– Жером, не говори никому… папа ведь ни о чем не знает…

Матери я ничего не сказал; однако бесконечные ее шушуканья с моей тетей Плантье, таинственный, озабоченный и удрученный вид обеих женщин, непременное «ступай, сынок, поиграй» каждый раз, когда я оказывался рядом и мог услышать, о чем они шепчутся, – по всему было видно, что происходившее в доме Бюколенов не являлось для них тайной.

Не успели мы вернуться в Париж, как мать снова вызвали в Гавр: тетя убежала из дому.

– Одна или с кем-то? – спросил я у мисс Эшбертон, когда мать уже уехала.

– Мальчик мой, спроси об этом у своей матери; я не могу тебе ничего ответить, – сказала она, и я видел, как случившееся огорчило ее, давнего друга нашей семьи.

Два дня спустя мы с ней выехали вслед за матерью. Это было в субботу. На следующий день я должен был встретиться со своими кузинами в церкви, и мысль об этом только и занимала меня все время, так как в своих тогдашних детских рассуждениях я придавал большое значение тому, что наше свидание будет как бы освящено. До тети мне, в сущности, и дела не было, а потому я дал себе слово ни о чем не расспрашивать мать.

В маленькой часовне народу в то утро было немного. Пастор Вотье, скорее всего, не без умысла выбрал темой проповеди слова Христа: «Подвизайтесь войти сквозь тесные врата».

Алиса сидела несколькими рядами впереди меня. Я видел ее профиль и смотрел на нее так пристально и неотрывно, забыв обо всем на свете, что даже голос пастора, в который я жадно вслушивался, казалось, доходил до меня через нее.

Дядя сидел рядом с моей матерью и плакал.

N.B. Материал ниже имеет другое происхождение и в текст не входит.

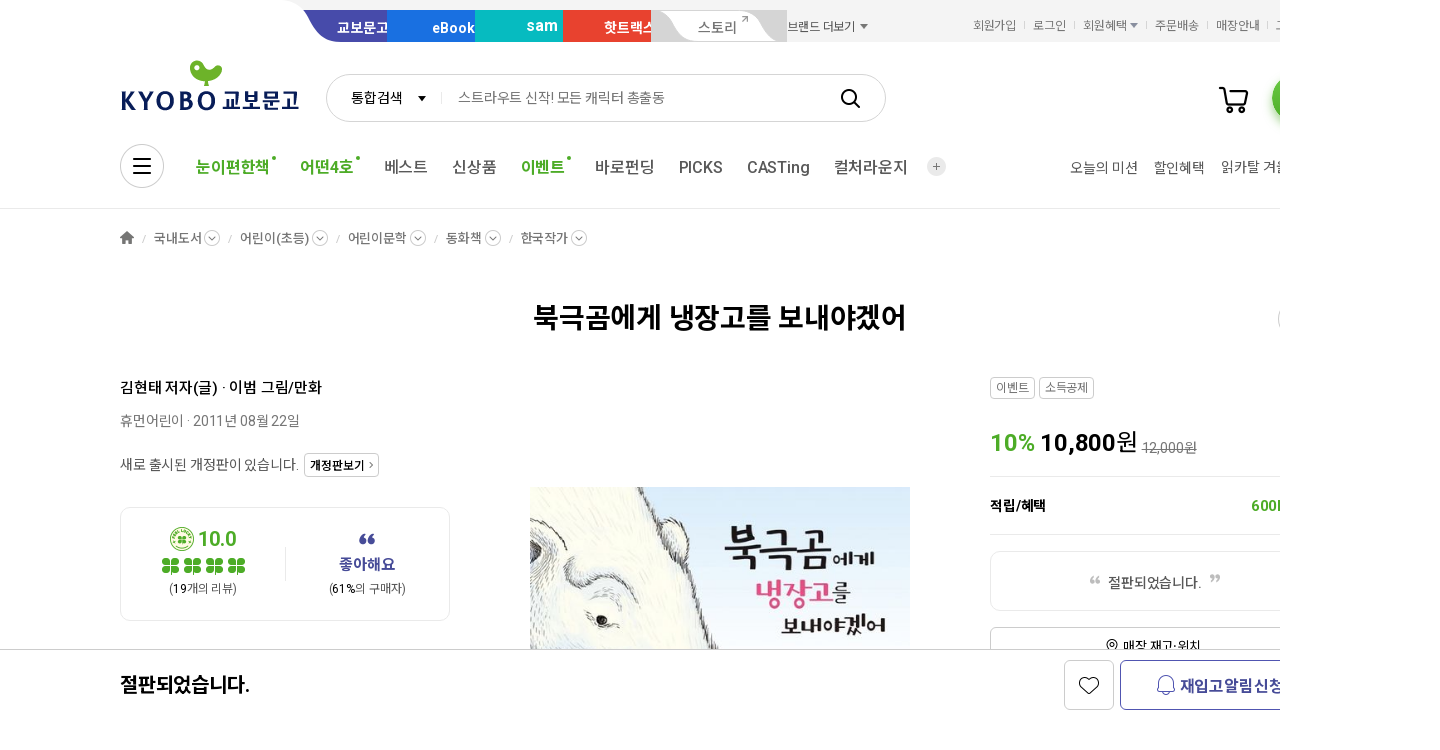

--- FILE ---
content_type: application/javascript;charset=UTF-8
request_url: https://issuer.eigene.io/guid?callback=jsonp_hj00f84arz92pip
body_size: 122
content:
/**/jsonp_hj00f84arz92pip({"EG_GUID":"fcc62865-6490-4b69-b522-8b6496d74311"});

--- FILE ---
content_type: application/javascript
request_url: https://product.kyobobook.co.kr/lib/kbb-js/plugins.ui-footer-notice.min.js?t=202601131110
body_size: 1032
content:
/*! @kyobobook/kbb-js v1.0.10 (build 20260105-151934) */
"use strict";!function(t,e){"object"==typeof exports&&"object"==typeof module?module.exports=e():"function"==typeof define&&define.amd?define([],e):"object"==typeof exports?exports.__KbbJS__=e():(t.__KbbJS__=t.__KbbJS__||{},t.__KbbJS__["plugins.ui-footer-notice"]=e())}(self,(function(){return(self.webpackChunk_KbbJS_=self.webpackChunk_KbbJS_||[]).push([[878],{50159:function(t,e,n){n.r(e),n.d(e,{default:function(){return p}});var o=n(57170),i=n.n(o),r=n(51956);function c(t){const{title:e,boardNum:n}=t,o=(0,r.parseStageURL)("/EVT/winner/detail/"+n);return l.call(this,o,e)}function a(t){const{annnTiteName:e,cstmAnnnNum:n}=t,o=(0,r.parseStageURL)("/ONK/cscenter/notice/"+n);return l.call(this,o,e)}function l(t,e){return(0,r.createEl)({href:t,class:"notice_link",text:e},"a")}class s extends r.UiPluginsModule{constructor(){super("footer-notice"),this._type=$(".wrapper.welcome").length?"welcome":"default"}get options(){return{ink:{welcome:{root:".footer_inner",notice:".notice_wrap:nth-child(1)",winner:".notice_wrap:nth-child(2)"},default:{root:".footer_wrapper",notice:".footer_inner .notice_wrap:nth-child(1)",winner:".footer_inner .notice_wrap:nth-child(2)"}},mok:{welcome:{root:".notice_wrap",notice:"#tabContentNotice",winner:"#tabContentWinners"},default:{root:".footer_wrapper",notice:".notice_wrap:nth-child(1)",winner:".notice_wrap:nth-child(2)"}}}}get type(){return this._type}get $root(){return $(this.getOption("".concat(this.viewDIR,".").concat(this.type,".root")))}get tabActive(){return this.$root.find(".tab_wrap ").tabs("option","active")}domReady(){this.domInit()}domInit(){const t=this.$root.find(this.getOption("".concat(this.viewDIR,".").concat(this.type,".winner"))),e=this.$root.find(this.getOption("".concat(this.viewDIR,".").concat(this.type,".notice"))),n=(0,r.parseStageURL)("/ONK/cscenter/notice/list"),o=(0,r.parseStageURL)("/EVT/winner");r.IS_MOBILE?$(".notice_wrap .btn_more_plus_text").on("click",(t=>{window.location.href=n})):[{el:t,url:o},{el:e,url:n}].forEach((t=>{let{el:e,url:n}=t;e.find(".btn_more_plus_text").on("click",(t=>{t.preventDefault(),window.location.href=n}))}));this.$http("/api/gw/evt/winner/announce").then((t=>{const{data:e}=t;e&&(r.IS_MOBILE||"default"===this.type?$(".notice_wrap.winner .notice_text").after(c.call(this,e)):$(".notice_wrap:nth-child(2) .notice_text").after(c.call(this,e)))}));let l="001";r.IS_MOBILE&&(l="002",this.isMobileApp&&(l="003"));const s={termlDvsnCode:l};let p=(0,r.getGlobalApiGwURL)("onk","welcome.notice");null!=s&&(p+="?"+new(i())(s).toString()),this.$http(p).then((t=>{const{data:e}=t;null!=e&&e.length&&(r.IS_MOBILE||this.type,$(".notice_wrap:nth-child(1) .notice_text").after(a.call(this,e[0])))}))}}var p=new s}},function(t){return t.O(0,[321,160,712],(function(){return e=50159,t(t.s=e);var e})),t.O()}])}));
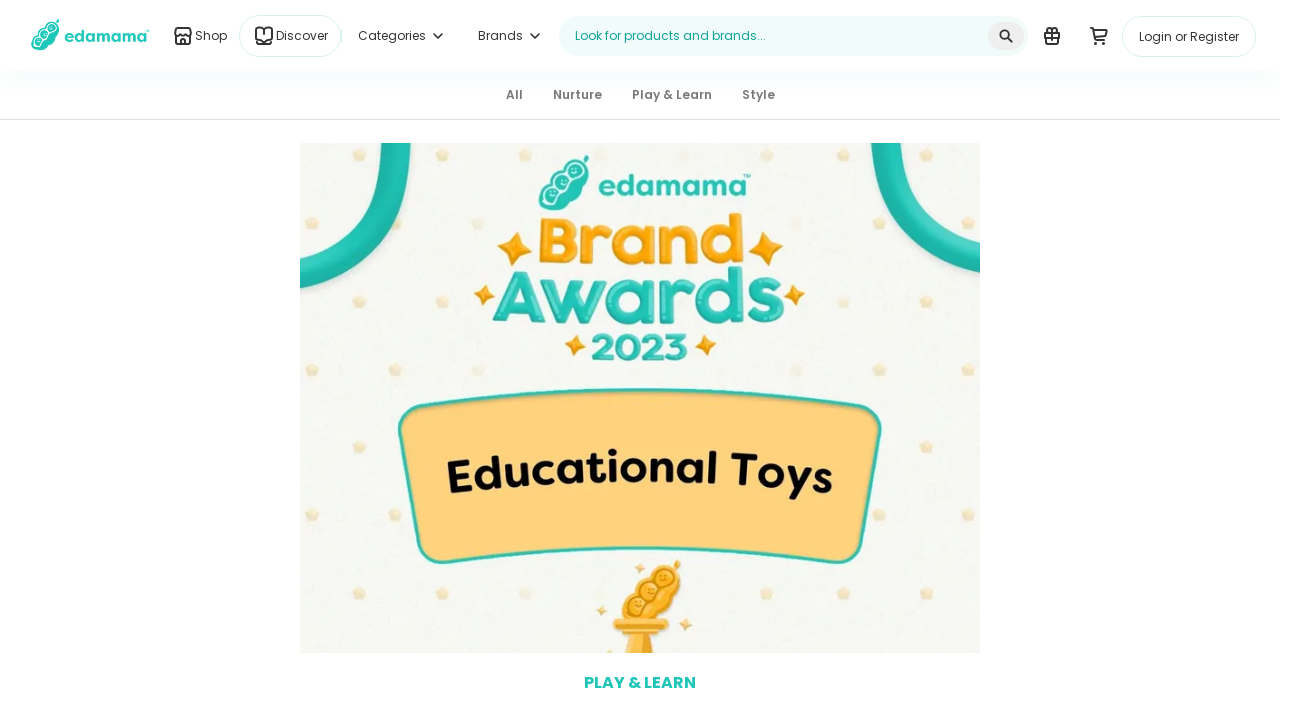

--- FILE ---
content_type: image/svg+xml
request_url: https://www.edamama.ph/assets/images/header-v2/gift-registry.svg
body_size: 666
content:
<svg width="24" height="24" viewBox="0 0 24 24" fill="none" xmlns="http://www.w3.org/2000/svg"><mask id="path-1-inside-1_16547_5727" fill="white"><rect x="4" y="8" width="16" height="7" rx="1"/></mask><rect x="4" y="8" width="16" height="7" rx="1" stroke="#343434" stroke-width="4" mask="url(#path-1-inside-1_16547_5727)"/><path d="M12 10V16" stroke="#343434" stroke-width="2" stroke-linecap="round"/><path d="M7 6.5C7 5.11929 8.11929 4 9.5 4C10.8807 4 12 5.11929 12 6.5V9H9.5C8.11929 9 7 7.88071 7 6.5Z" stroke="#343434" stroke-width="2"/><path d="M17 6.5C17 5.11929 15.8807 4 14.5 4C13.1193 4 12 5.11929 12 6.5V9H14.5C15.8807 9 17 7.88071 17 6.5Z" stroke="#343434" stroke-width="2"/><path d="M6 15V18C6 19.1046 6.89543 20 8 20H16C17.1046 20 18 19.1046 18 18V15" stroke="#343434" stroke-width="2" stroke-linecap="round"/></svg>

--- FILE ---
content_type: image/svg+xml
request_url: https://www.edamama.ph/assets/images/header-v2/cart.svg
body_size: 397
content:
<svg width="24" height="24" viewBox="0 0 24 24" fill="none" xmlns="http://www.w3.org/2000/svg"><path d="M6 6H18.7192C19.3698 6 19.8472 6.61139 19.6894 7.24254L18.6721 11.3116C18.569 11.7239 18.2166 12.026 17.7934 12.0649L7.61538 13" stroke="#343434" stroke-width="2"/><path d="M4 4H5.11837C5.60043 4 6.01388 4.34391 6.10166 4.81791L7.86948 14.3642C8.04504 15.3122 8.87193 16 9.83605 16H17" stroke="#343434" stroke-width="2" stroke-linecap="round"/><circle cx="8.5" cy="19.5" r="1.5" fill="#343434"/><circle cx="16.5" cy="19.5" r="1.5" fill="#343434"/></svg>

--- FILE ---
content_type: image/svg+xml
request_url: https://www.edamama.ph/assets/images/footer/tiktok.svg
body_size: 500
content:
<svg width="34" height="34" viewBox="0 0 34 34" fill="none" xmlns="http://www.w3.org/2000/svg"><path fill-rule="evenodd" clip-rule="evenodd" d="M17 34C26.3888 34 34 26.3888 34 17C34 7.61116 26.3888 0 17 0C7.61116 0 0 7.61116 0 17C0 26.3888 7.61116 34 17 34ZM24 12.0036C21.7519 11.8506 20.4589 10.4124 20.1895 8V8.0051H17.4908V18.1595C17.8973 23.581 13.0093 22.7599 12.6321 19.9854C12.4362 18.5369 13.1415 17.7158 14.3856 17.2772C14.8019 17.1293 15.2574 17.0171 15.6835 16.9457V14.0845C10.0902 14.2936 9.02244 19.5111 10.7661 22.4845C13.4795 27.1052 20.2287 25.0907 20.2287 18.644V13.5694C21.556 14.4058 22.6972 14.8495 24 14.7169V12.0036Z" fill="white"/></svg>

--- FILE ---
content_type: image/svg+xml
request_url: https://www.edamama.ph/assets/images/footer/instagram.svg
body_size: 1488
content:
<svg width="34" height="34" viewBox="0 0 34 34" fill="none" xmlns="http://www.w3.org/2000/svg"><path fill-rule="evenodd" clip-rule="evenodd" d="M17 34C26.3888 34 34 26.3888 34 17C34 7.61116 26.3888 0 17 0C7.61116 0 0 7.61116 0 17C0 26.3888 7.61116 34 17 34ZM21.206 11.296C21.3836 11.1773 21.5924 11.114 21.806 11.114C22.0924 11.114 22.3671 11.2278 22.5697 11.4303C22.7722 11.6329 22.886 11.9076 22.886 12.194C22.886 12.4076 22.8227 12.6164 22.704 12.794C22.5853 12.9716 22.4166 13.11 22.2193 13.1918C22.022 13.2735 21.8048 13.2949 21.5953 13.2532C21.3858 13.2116 21.1934 13.1087 21.0423 12.9577C20.8913 12.8066 20.7884 12.6142 20.7468 12.4047C20.7051 12.1952 20.7265 11.978 20.8082 11.7807C20.89 11.5834 21.0284 11.4147 21.206 11.296ZM25.532 11.105C25.7886 11.8065 25.9285 12.5453 25.946 13.292C26 14.246 26 14.552 26 17C26 18.5071 25.9795 19.2024 25.9638 19.7368C25.954 20.0704 25.946 20.3413 25.946 20.708C25.9285 21.4547 25.7886 22.1935 25.532 22.895C25.3055 23.4964 24.949 24.0403 24.488 24.488C24.0423 24.9493 23.4976 25.3032 22.895 25.523C22.1954 25.7875 21.4558 25.9305 20.708 25.946C19.754 26 19.448 26 17 26C14.552 26 14.246 26 13.292 25.946C12.5442 25.9305 11.8046 25.7875 11.105 25.523C10.5035 25.301 9.95924 24.9474 9.512 24.488C9.05068 24.0423 8.69676 23.4976 8.477 22.895C8.21254 22.1954 8.06949 21.4558 8.054 20.708C8 19.754 8 19.448 8 17C8 14.552 8 14.246 8.054 13.292C8.06949 12.5442 8.21254 11.8046 8.477 11.105C8.69676 10.5024 9.05068 9.95766 9.512 9.512C9.95924 9.0526 10.5035 8.69898 11.105 8.477C11.8046 8.21254 12.5442 8.06949 13.292 8.054C14.246 8 14.552 8 17 8C19.448 8 19.754 8 20.708 8.054C21.4558 8.06949 22.1954 8.21254 22.895 8.477C23.4976 8.69676 24.0423 9.05068 24.488 9.512C24.947 9.96135 25.3032 10.5048 25.532 11.105ZM24.02 22.274C24.216 21.7373 24.3194 21.1713 24.326 20.6C24.371 19.7 24.38 19.367 24.38 17C24.38 14.633 24.371 14.3 24.326 13.4C24.3236 12.8166 24.22 12.238 24.02 11.69C23.8704 11.3145 23.6399 10.9765 23.345 10.7C23.0501 10.3786 22.683 10.1318 22.274 9.98C21.7373 9.78402 21.1713 9.68055 20.6 9.674C19.7 9.62 19.367 9.62 17 9.62C15.5358 9.62 14.85 9.64066 14.3267 9.65642C14.0041 9.66614 13.7433 9.674 13.4 9.674C12.8168 9.67857 12.2386 9.78204 11.69 9.98C11.3114 10.1448 10.9734 10.3906 10.7 10.7C10.3906 10.9715 10.1474 11.3101 9.989 11.69C9.78465 12.2372 9.67803 12.8159 9.674 13.4C9.62 14.3 9.62 14.633 9.62 17C9.62 18.4642 9.64066 19.15 9.65642 19.6733C9.66614 19.9959 9.674 20.2567 9.674 20.6C9.6924 21.1867 9.81427 21.7656 10.034 22.31C10.1734 22.7017 10.4013 23.0559 10.7 23.345C10.9802 23.6355 11.3172 23.8653 11.69 24.02C12.2521 24.2098 12.8428 24.3011 13.436 24.29C14.336 24.344 14.669 24.344 17.036 24.344C19.403 24.344 19.736 24.335 20.636 24.29C21.2073 24.2834 21.7733 24.18 22.31 23.984C22.6999 23.8368 23.0531 23.6065 23.345 23.309C23.6455 23.0196 23.8763 22.6657 24.02 22.274ZM14.4374 13.1655C15.1955 12.6571 16.0872 12.3848 17 12.383C17.6074 12.3806 18.2093 12.4984 18.771 12.7294C19.3328 12.9605 19.8433 13.3004 20.2732 13.7294C20.7031 14.1585 21.0439 14.6684 21.2761 15.2297C21.5083 15.7909 21.6272 16.3926 21.626 17C21.626 17.9128 21.3554 18.8051 20.8485 19.5641C20.3416 20.3232 19.621 20.915 18.7779 21.2647C17.9348 21.6144 17.0069 21.7064 16.1116 21.5289C15.2162 21.3515 14.3935 20.9127 13.7475 20.2679C13.1014 19.6231 12.661 18.8013 12.4818 17.9062C12.3027 17.0112 12.3928 16.0832 12.7409 15.2394C13.0889 14.3956 13.6793 13.6739 14.4374 13.1655ZM15.335 19.4919C15.8278 19.8212 16.4072 19.997 17 19.997C17.3936 19.997 17.7833 19.9195 18.1469 19.7689C18.5105 19.6183 18.8409 19.3975 19.1192 19.1192C19.3975 18.8409 19.6183 18.5105 19.7689 18.1469C19.9195 17.7833 19.997 17.3936 19.997 17C19.997 16.4072 19.8212 15.8278 19.4919 15.335C19.1626 14.8421 18.6945 14.458 18.1469 14.2311C17.5993 14.0043 16.9967 13.9449 16.4153 14.0606C15.834 14.1762 15.2999 14.4617 14.8808 14.8808C14.4617 15.2999 14.1762 15.834 14.0606 16.4153C13.9449 16.9967 14.0043 17.5993 14.2311 18.1469C14.458 18.6945 14.8421 19.1626 15.335 19.4919Z" fill="white"/></svg>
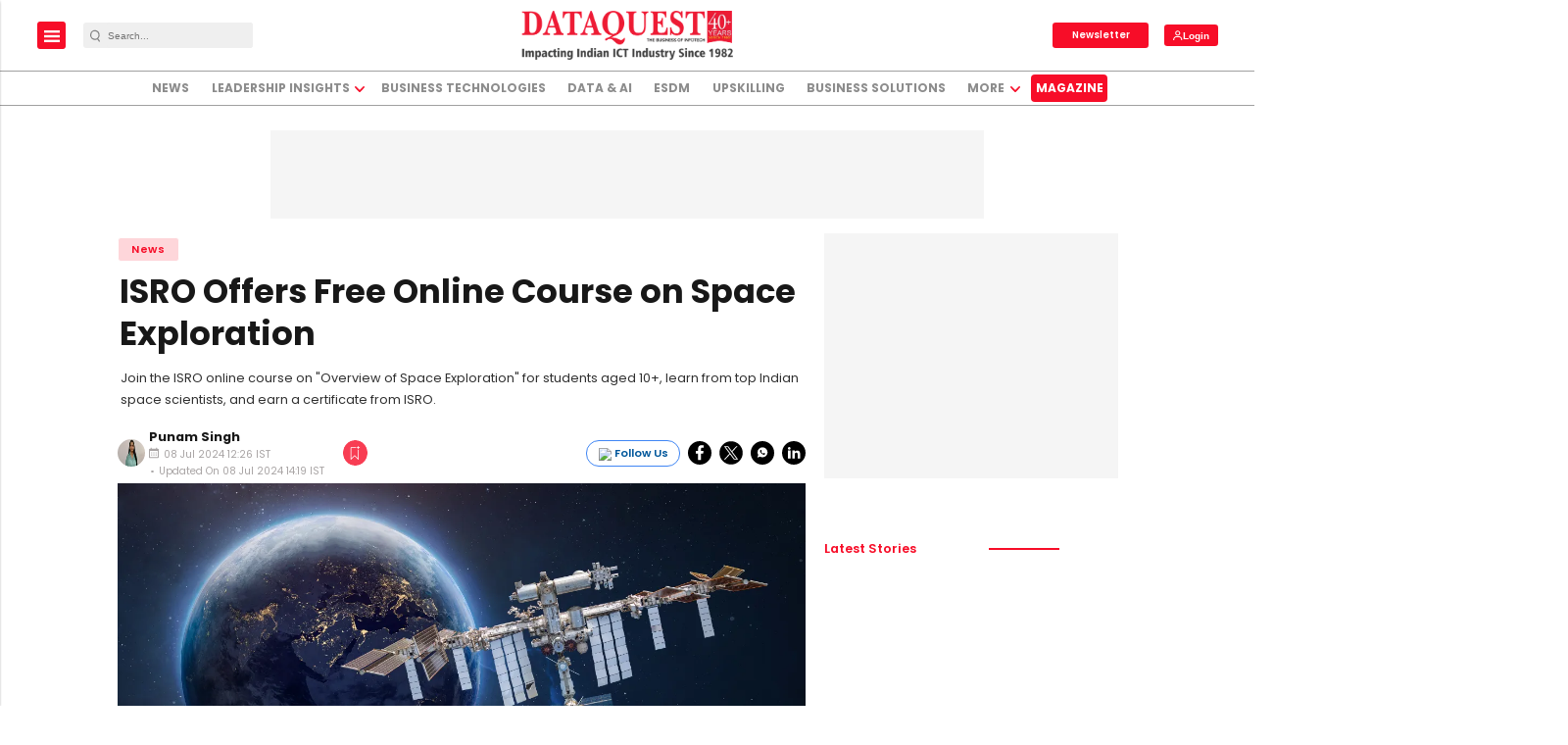

--- FILE ---
content_type: text/html; charset=utf-8
request_url: https://www.google.com/recaptcha/api2/aframe
body_size: -85
content:
<!DOCTYPE HTML><html><head><meta http-equiv="content-type" content="text/html; charset=UTF-8"></head><body><script nonce="lZatR-qrJg4o2UGsIkqY_g">/** Anti-fraud and anti-abuse applications only. See google.com/recaptcha */ try{var clients={'sodar':'https://pagead2.googlesyndication.com/pagead/sodar?'};window.addEventListener("message",function(a){try{if(a.source===window.parent){var b=JSON.parse(a.data);var c=clients[b['id']];if(c){var d=document.createElement('img');d.src=c+b['params']+'&rc='+(localStorage.getItem("rc::a")?sessionStorage.getItem("rc::b"):"");window.document.body.appendChild(d);sessionStorage.setItem("rc::e",parseInt(sessionStorage.getItem("rc::e")||0)+1);localStorage.setItem("rc::h",'1768456038297');}}}catch(b){}});window.parent.postMessage("_grecaptcha_ready", "*");}catch(b){}</script></body></html>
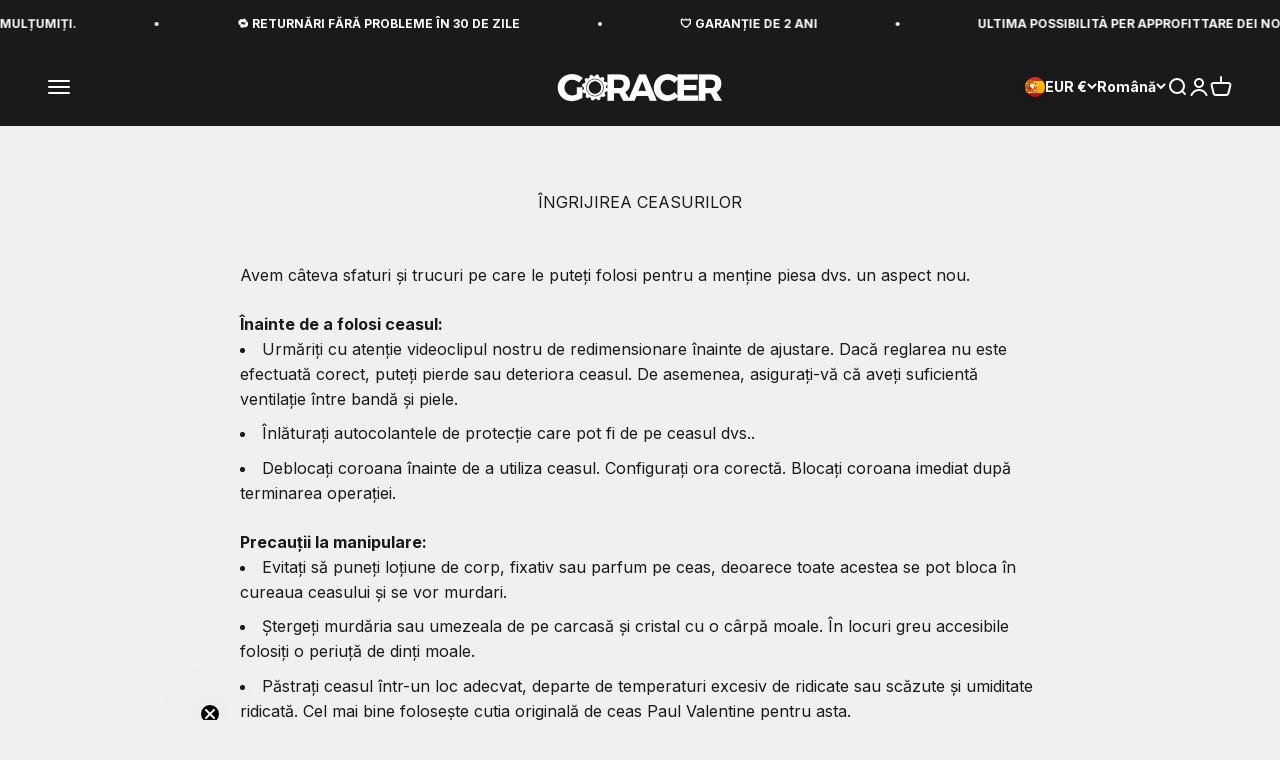

--- FILE ---
content_type: text/html; charset=UTF-8
request_url: https://www.stilyoapps.com/reconvert/reconvert_script_tags.php?shop=goracer.myshopify.com&store_client_id=M2UyMWJkMmY0MjdkOTRiNzUyYzczYzk0MDk2YjQxNTQuODk0MWFjZDBmOWQwMzVlOGFiODM3ZTU3Nzg2NmFhYWU%3D
body_size: -2
content:
{"result":"success","security_token":"$2y$10$v7afx8CDuIeC676K2CYfYeG14Z6wKcYdyby4If09Mm9PX6TNJFAMe"}

--- FILE ---
content_type: text/html; charset=UTF-8
request_url: https://www.stilyoapps.com/reconvert/reconvert_script_tags.php?shop=goracer.myshopify.com&store_client_id=M2UyMWJkMmY0MjdkOTRiNzUyYzczYzk0MDk2YjQxNTQuODk0MWFjZDBmOWQwMzVlOGFiODM3ZTU3Nzg2NmFhYWU%3D
body_size: -3
content:
{"result":"success","security_token":"$2y$10$cDIptZUr5a4OT2d3plP7AeVYvP.IPOyV7JwRk8zeKemJpVpv8Q.qO"}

Пастор прочитал сначала весь стих полностью: «Входите тесными вратами; потому что широки врата и пространен путь, ведущие в погибель, и многие идут ими; потому что тесны врата и узок путь, ведущие в жизнь, и немногие находят их». Затем, обратив внимание на заложенное в стихе противопоставление, он заговорил прежде о «пространном пути»… Точно в полуобмороке или во сне, я как будто вновь увидел ту сцену в тетиной спальне: тетя полулежит в шезлонге и смеется, рядом – тот блестящий офицер и тоже смеется… сама мысль о смехе, о веселье вдруг сделалась для меня неприятной, оскорбительной, предстала едва ли не крайним выражением греховности!..

«…И многие идут ими», – повторил пастор Вотье; он приступил к описанию, и я увидел толпу прекрасно одетых людей, которые, смеясь и дурачась, шли и шли друг за другом, и я чувствовал, что не могу, не желаю присоединиться к ним, поскольку каждый шаг, сделанный вместе с ними, отдалял бы меня от Алисы.

Пастор вернулся к начальным строкам, и теперь я увидел тесные врата, которыми следовало входить. В моем тогдашнем состоянии они пригрезились мне отчасти похожими на машину для прокатывания стальных листов, я протискивался туда, напрягая все силы и чувствуя страшную боль, к которой, однако, добавлялся привкус неземного блаженства. Одновременно эти врата были и дверью в комнату Алисы, и, чтобы войти в нее, я весь сжимался, выдавливая из себя остатки эгоизма… «Потому что узок путь, ведущий в жизнь», – продолжал пастор Вотье, и вот уже печаль и умерщвление плоти оборачивались для меня предчувствием какой-то еще неведомой радости – чистой, мистической, ангельской, – той самой, какой жаждала моя душа. Она, эта радость, являлась мне, словно пение скрипки – пронзительное и вместе нежное, – словно напряженное пламя свечи, в котором сгорали наши с Алисой сердца. Облаченные в белые одежды, о которых говорит Апокалипсис, мы шли вперед, взявшись за руки и не сводя глаз с цели нашего пути… Эти детские грезы могут вызвать улыбку – пускай! Я ничего не изменял в них. А некоторая несвязность возникает оттого, что слова и образы лишь весьма приблизительно способны передать чувства людей.